Justice Gerard van Bohemen said Ecclestone, now 22, was raised by his aunt in a happy household from the age of two after his mother was unable to care for him properly.

But after a chance meeting with his mother at the age of 10, Ecclestone became confused as to why contact with her was so limited. He also had little contact with his father.

Ecclestone suffered bullying at school, ostracized as "the weird kid" and by 14 his behaviour meant Oranga Tamariki took over responsibility for his care.

At 15 he was excluded from school for anti-social behaviour and considered a risk to other students.

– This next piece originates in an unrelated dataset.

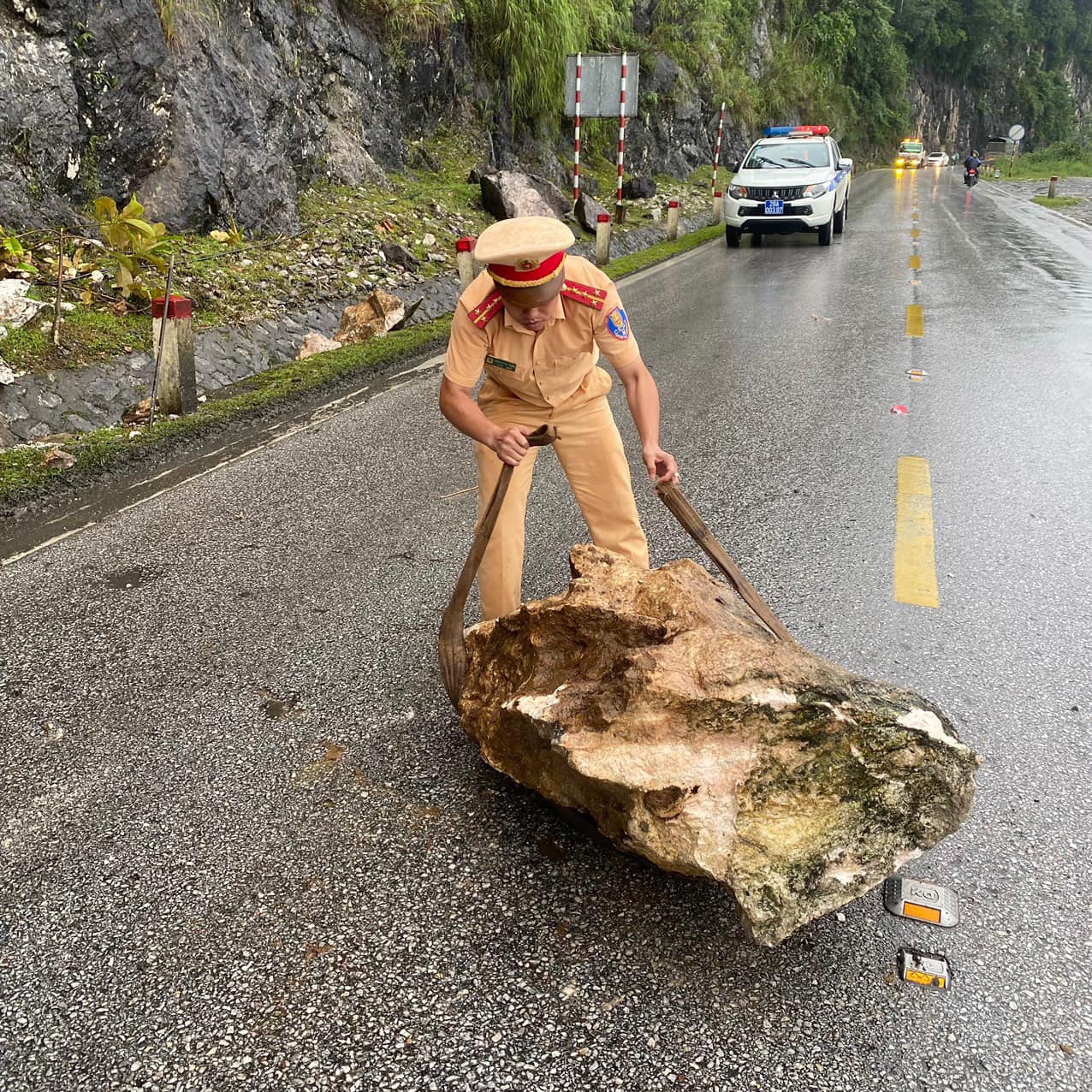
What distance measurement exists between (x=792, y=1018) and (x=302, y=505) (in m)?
3.67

In 2017 he was diagnosed with attention deficit hyperactivity disorder (ADHD) and the following year with autism spectrum disorder (ASD).

Ironically, he also had aspirations of becoming a chef but as a result of his social and emotional deficits, he had few friends and poor social understanding.

A psychological report found Ecclestone used provocative actions and violence to attract attention but that he did not have an intellectual disability.

He was also a heavy drinker and smoked cannabis and took other substances.

Justice van Bohemen set a starting point of imprisonment of six and a half years, a term both the Crown and defence agreed with.

He gave discounts for Ecclestone's autism, upbringing, remorse, guilty plea and youth, totalling 35 percent.

The judge sentenced Ecclestone to four years and 10 months for the manslaughter and three years and three months for the grievous bodily harm, to be served concurrently.

Outside court, Edminstin said four years was not going to bring back her brother.

"It's unjust. We have an unjust system and it's not fair. I think he needs to be rehabilitated and the system has obviously let him down as a child and that's why we're here today."

She said Ecclestone should not have been living in the house and pointed to six months of issues with him prior to Williams' death.

"That guy should have been in a ward. He wasn't well. They all knew that."